The tricky thing about contentment is that we live in the tension of the "already but not yet." We are at once in perfect standing with God because of the debt Jesus paid on our behalf and being transformed and renewed while we continue to live as fallen people in a fallen world. Contentment is available... but we are in a place where we are not yet what we will be.

The most contentment that I have experienced is something that the Germans call "Sehnsucht" - it is, paradoxically, "an unsatisfied desire which is itself more desirable than any other satisfaction." (CS Lewis, Surprised by Joy) There is a contentment that comes from knowing there is a certainty to the hope that I have in Christ. This comes with an intense yearning because I do not experience any of it perfectly today. I've experienced it on the drive to work on a beautiful fall day, where I want to bask in the foliage and know that it will all fade within a month's time. I've experienced it when I've been confronted with the sin in my life and it grieves me.

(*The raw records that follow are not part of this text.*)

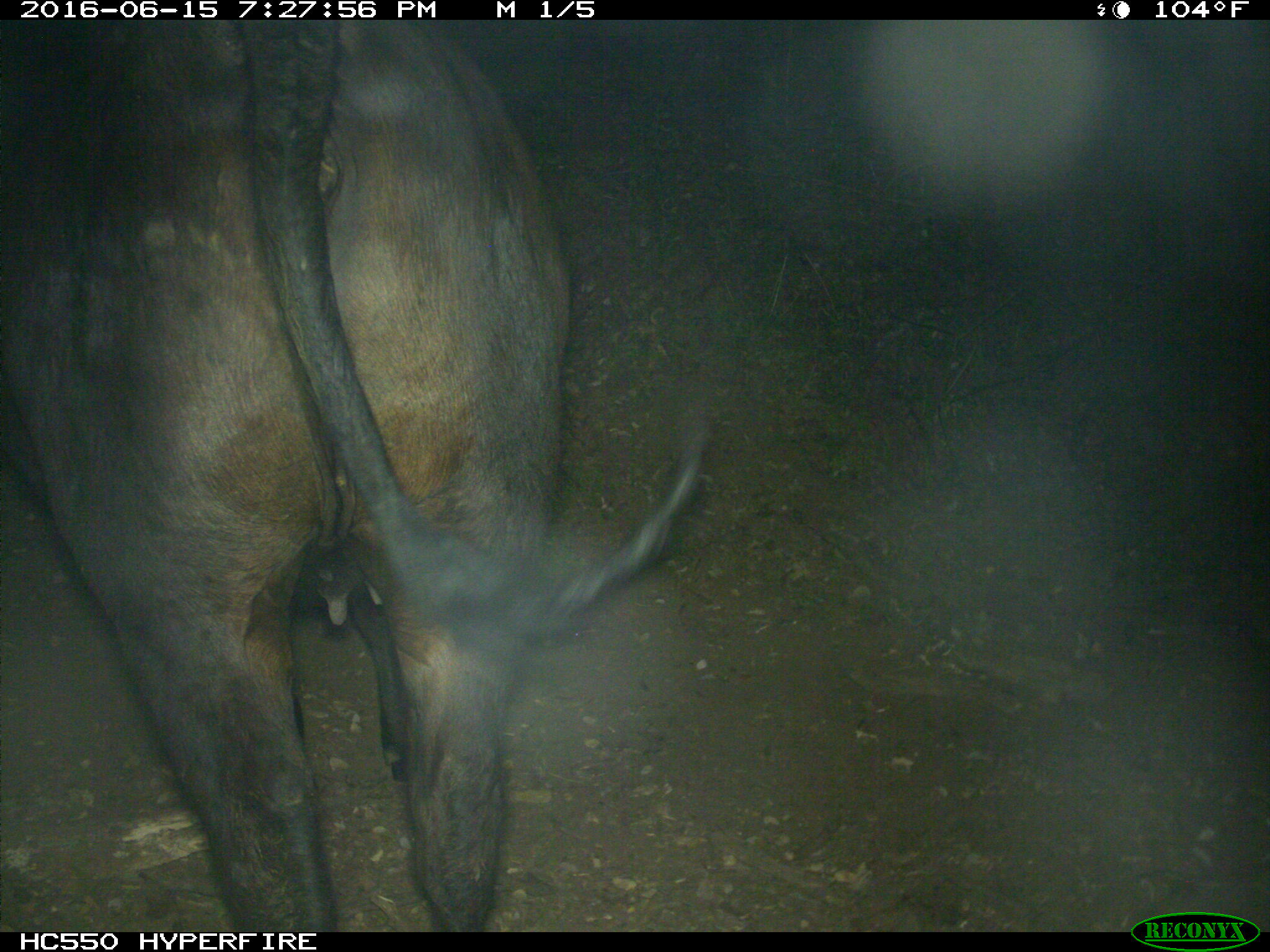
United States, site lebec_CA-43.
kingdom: Animalia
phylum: Chordata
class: Mammalia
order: Artiodactyla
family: Bovidae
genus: Bos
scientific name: Bos taurus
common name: domestic cow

Given the reality of where we are, being here on earth, being in good standing but still not yet experiencing a perfect relationship, it is natural for us to look to the "tangible" things as the final answer to our contentment. "If I could just meet a nice man..." "If I could just get a good job..." "If I could just pay off my student loans..." We have all tricked ourselves that contentment lies just around the next hurdle.

It doesn't.

And when I find myself experiencing the desires and the longings that are inherent in singleness (and in being human), I see them as a gift. They remind me that all is not yet as it should be. The best is yet to come.